Well, let’s get question one out of the way. “Do I think video games are art?” “Yes, I do, video games (even on the most basic level) have narrative, visuals and music which stand on their own as art. So yes, video games have art in them.
So that answers your question. Fine I’ll give you the answer you want. Do I think that video games themselves are art? The definition of art reads as follows, “the expression or application of human creative skill and imagination, typically in a visual form such as painting or sculpture, producing works to be appreciated primarily for their beauty or emotional power.” Pay attention to those last two words, emotional power. I don’t care who you are or what you say there is no debate video games have emotional power. The most commonly seen emotion that video games produce is joy or happiness, however you to put it, this is present in almost all, if not all video games. They make you laugh or get excited, games just make you smile for whatever reason. This is just what most games do. You have games with huge open worlds like Skyrim that will put you in a sense of awe because of the scale of everything. Survival horror games like Resident Evil 4 and Silent Hill 2 that make you have a feeling of dread, fear and anxiousness, something horror movies could never pull off as well. Or there are also games like Bioshock and BioShock Infinite where the atmosphere of rapture and Columbia is just flooring. I can assure you that I could write individual posts about each one of these games and probably will sometime in the future, but that’s not what we’re here to talk about right now. So yes it is a proven fact video games are art by definition however, can they, should they, and will they be taken as seriously as other arts.
Can video games be taken seriously as art?
This is a short one, yes, video games can be taken seriously as art, anything can, but it doesn’t mean that it should.
Should video games be taken seriously as art?
Let’s take a look at what this would entail. First of all taking video game as seriously as other art such as film, literature, and music would mean being proud of it. How many of you have a DS? Okay now how many of you feel uncomfortable playing it in public, now do you see what I mean? I know that a lot of people don’t have a problem playing video games in public, I play my DS all the time regardless of where I am. The problem doesn’t lie with people that don’t want to play video games in public other than something like Angry Birds or other widely accepted casual games, the problem lies with those who would ridicule them for doing so. The only way to fix that is to have a bunch of people go outside their comfort zone and show the they’re having fun and don’t care what other people think. We won’t have to appeal to the masses if we are the masses. All we have to do is make playing a DS or a PSP or whatever, look as normal as reading a book or listening to music because in reality it is.
But even once we get to that point what good will it do. How can video games help humanity in ways that other mediums have not already.

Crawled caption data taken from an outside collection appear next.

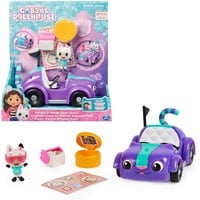 Gabby''s Dollhouse - Carlita-Spielzeugauto mit Pandy Paws Figur, Spielfahrzeug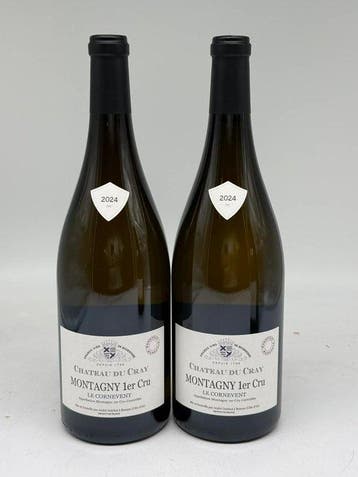 2024 Chateau Du Cray Le Cornevent - Montagny 1er Cru - 2, Nieuw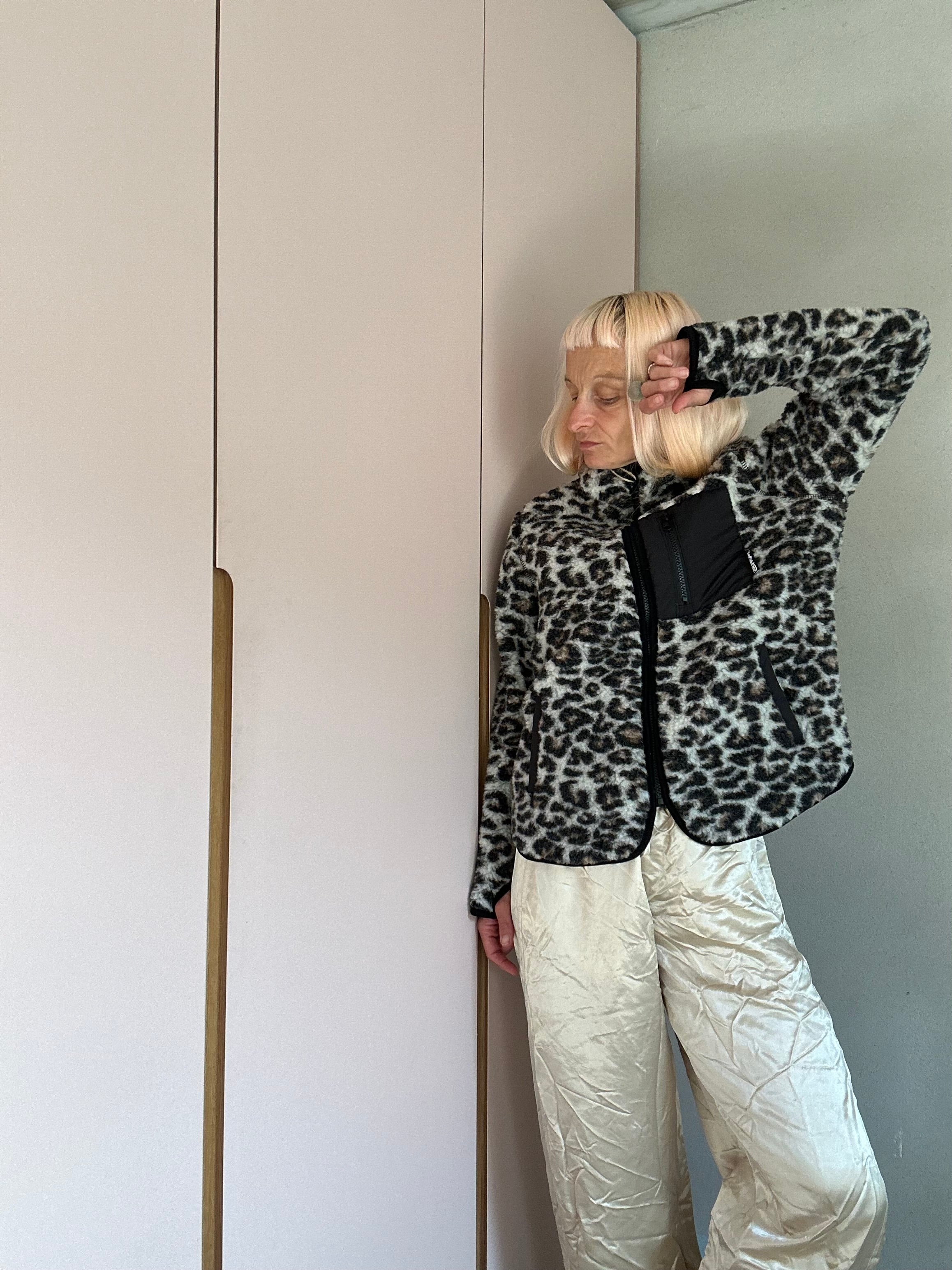 Jacke Leo 100% Wolle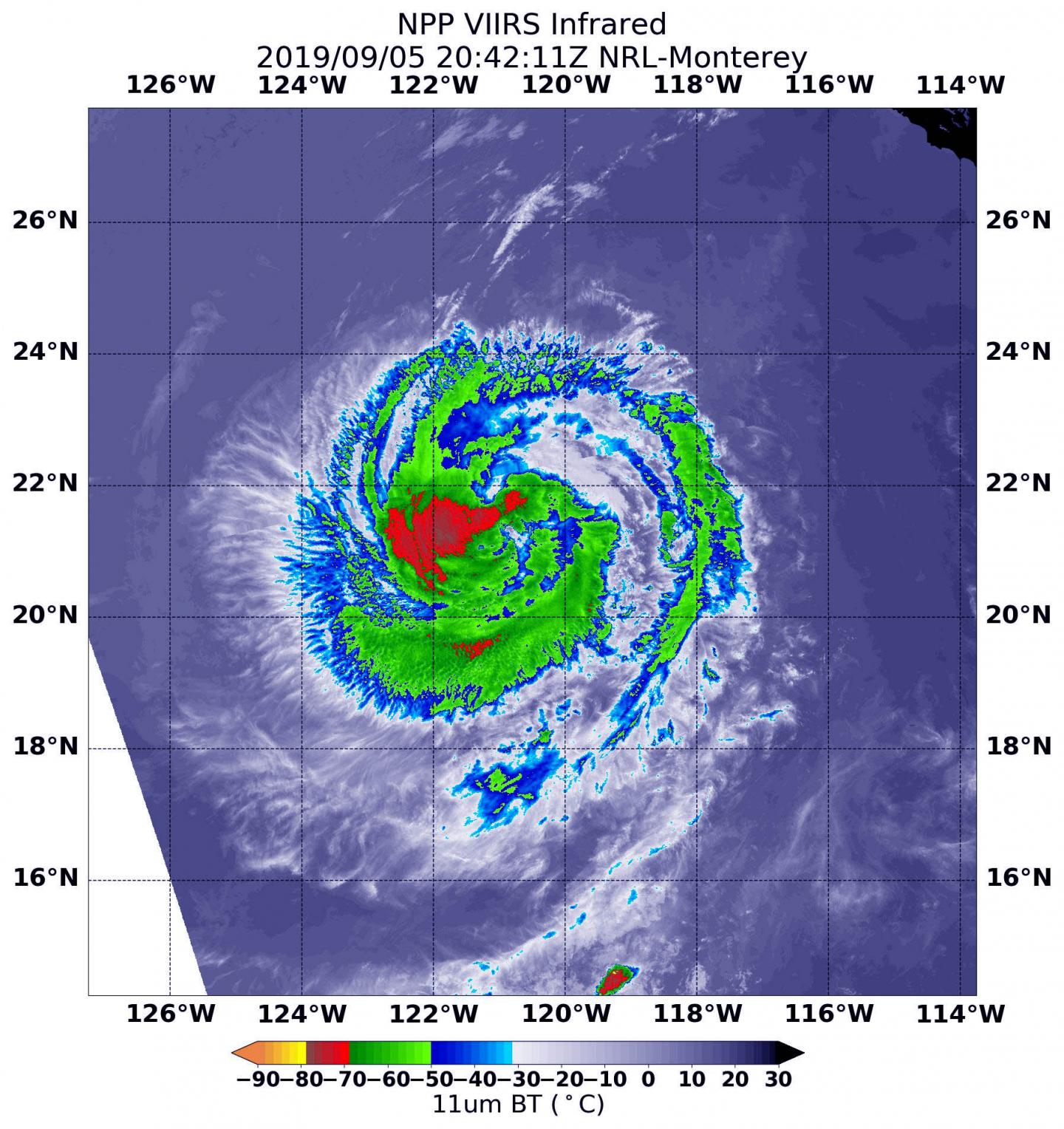 Suomi NPP Image of Juliette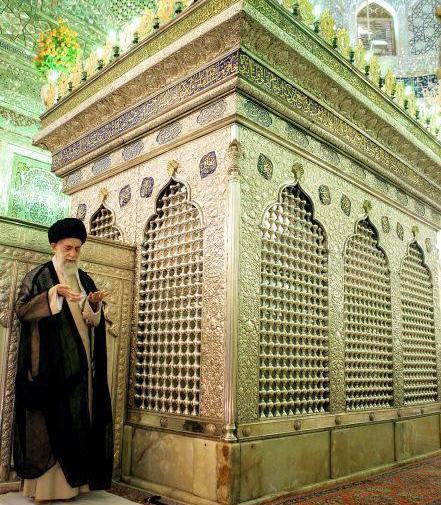 عکس امام شاهچراغ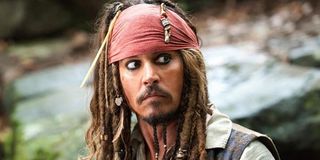 Johnny Depp Captain Jack Sparrow Pirates of the Caribbean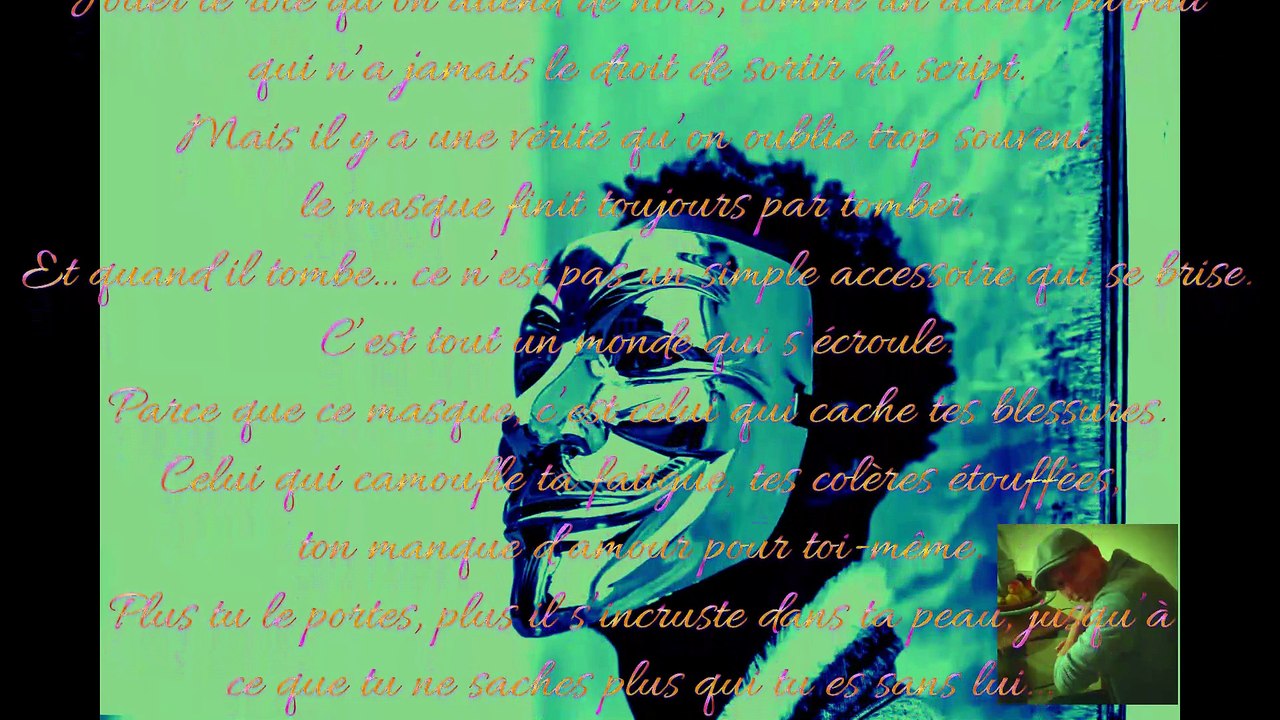 LES ECRIS DE KHAL ( LE MASQUE TOMBE TOUJOURS... )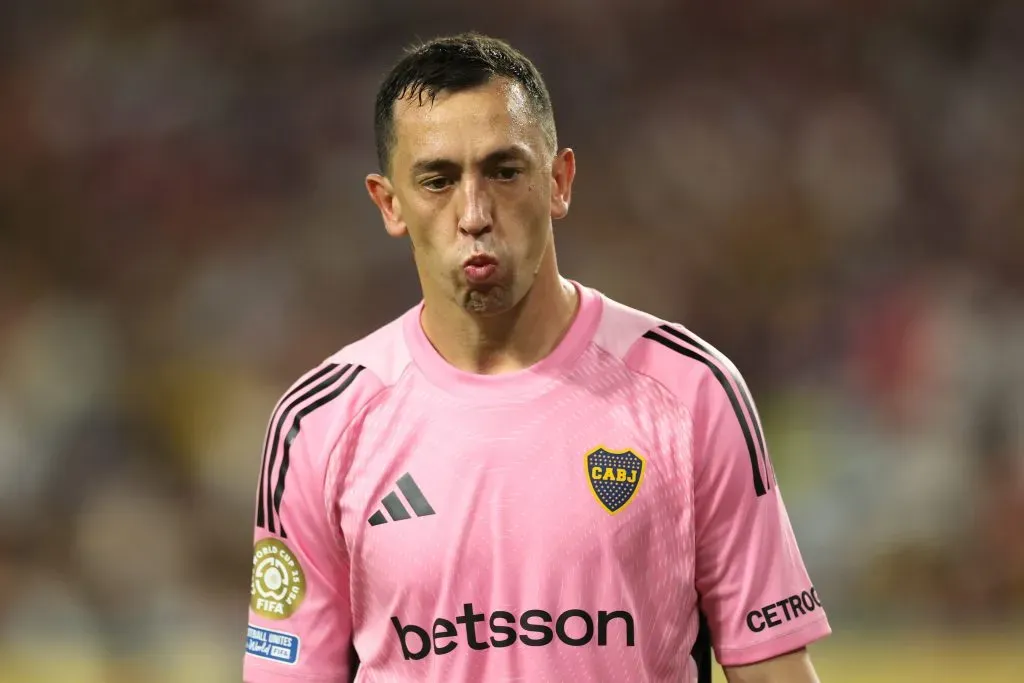 Marchesín, ¿puede ser titular en el Boca-Rosario Central? (Getty)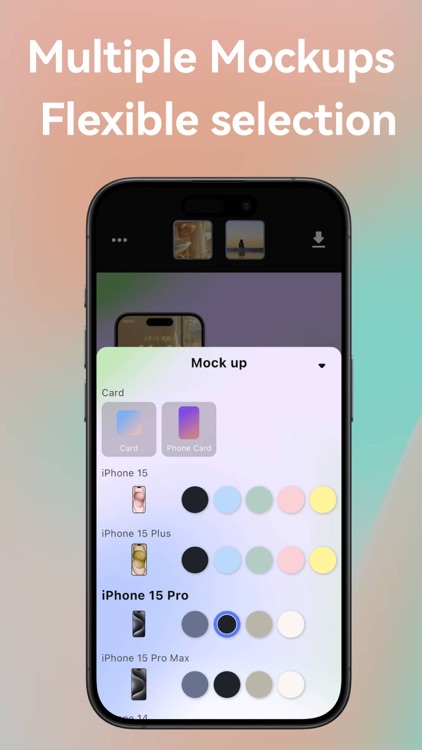 NiceShots: Mockup Frame Editor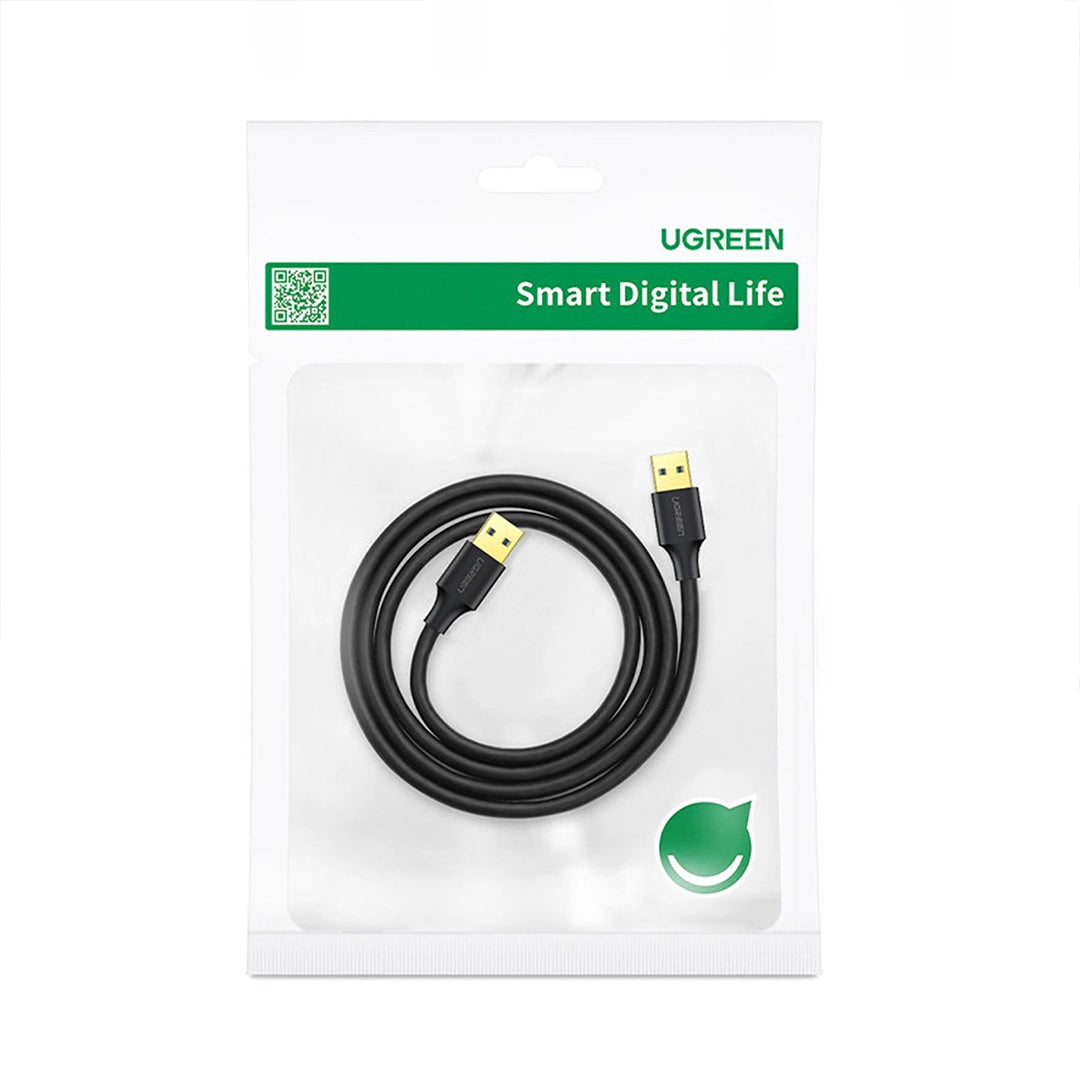 Kabell USB 3.0 (M) Ne USB 3.0 (M) Ugreen 1m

I here about how video games improve hand eye coordination but what I don’t hear nearly enough about is how RPG’s improve your math, reading, and resource management skills and games like Pokemon are teaching these skills to kids at a young age. This is all happening without them even knowing it. Don’t believe me? My friend is a huge fan of fantasy RPGs, he is a math major and one of the smartest people I know.
If I had a dollar for ever time I heard that video games make people anti-social, I would have enough money to travel around and tell everybody how wrong they are. Yes, video games can, emphasis on can, make you anti-social, but so can, more emphasis on can, movies, books, or almost any activity that can be done alone. How many can effectively make race, and appearence null and void. Okay, okay, yes there is a lot of racist comments in online gaming and gamers are the ones that need to work on it, but multiplayer games do a lot more good then people think. Think about this, in an online video game the first thing that people see is your character, which could either A., be customizable so anybody can look like anyone or B., be a preselected character. This makes it impossible to judge people by appearance. If you become friends with somebody in a game, your mind is naturally going to associate them with their profile picture or their characters appearance, at least that’s the way it is for most people, even after seeing somebody in person. So as far as online gaming goes your associated with whatever you want to be associated with. Because of this, the first thing people judge you by is personality and/or skills both of which are traits that can not be determined by race.
Video games do so much good for the community and don’t get recognized for it. The things that I’ve already skimmed over could get multiple posts of their own, but for times sake I’m going to have to cut off the here. But if you want to see some stories about how video games do good for the community, I recommend that you watch the video Blow, it’s something that a group called Polaris put together along with people from the community. The story about a group of friends playing Starcraft is something that strongly relates to what I just talked about involving multiplayer games. Also, the fact that the person telling the story is represented by a character from the game their story came from is exactly what I was talking about when I was mentioning association earlier.
so yes video games Should be taken seriously as art.
Will video games be taken seriously as art?
I’ld like to yes, yes there’s no doubt about it, I’m a 100% sure, but I can’t. However, I can help to make it that way and so can you. All it takes is spreading the word telling people to really look into what video games can do for society and to give it the respect it deserves. If we do this, games can do even more good than they already are.